Another frustration I had with Ableton Live was their weird latency behavior when recording hardware synths or drum computers.
The recordings are delayed when your input monitoring is set to IN or AUTO.
Why?
The reasoning is that when you play an instrument like a guitar or keyboard with software monitoring, you automatically compensate for this latency by playing slightly ahead of the beat.
However, when you’re just sending MIDI notes out of Ableton to your hardware synths or drum computers, then this doesn’t make sense at all.
The only solution was to add an additional track and set monitoring to OFF. In that case, Ableton would compensate for the latency and shift your recording so it ends up as expected.
This all changed with Ableton 12
With Ableton 12 we get a new feature called ‘keep latency‘. It’s a bit hidden but you can find it by activating track options in the mixer.
Turning off ‘keep latency’ means Ableton will compensate for the latency even when you’ve set monitoring to IN or AUTO. So you can listen to your recordings including plugins and it would all end up in sync!
Will this fix all MIDI latency issues?
Unfortunately, there’s still some manual tweaking to do, and this is always the case.

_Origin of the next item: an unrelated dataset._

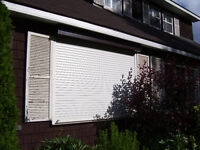 2 Metallic roll down exterior white window storm shutters.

MIDI in itself also has a latency. The more synths or drum computers you add to your MIDI chain, the more latency you’ll get. This is unavoidable.
That’s where the Track Delay comes into play. Adjusting the track delay to a negative value on your MIDI tracks means you can manually compensate for this hardware MIDI delay. This makes sure your tracks land exactly on the beat!
Driver Error compensation
In the video above I’ll also explain more about Driver Error Compensation. This is often misunderstood so it’s worth checking that one out.
Alright, let me know what you think about this new Ableton 12 feature. For me, these little improvements that aren’t really advertised make this upgrade completely worthwhile.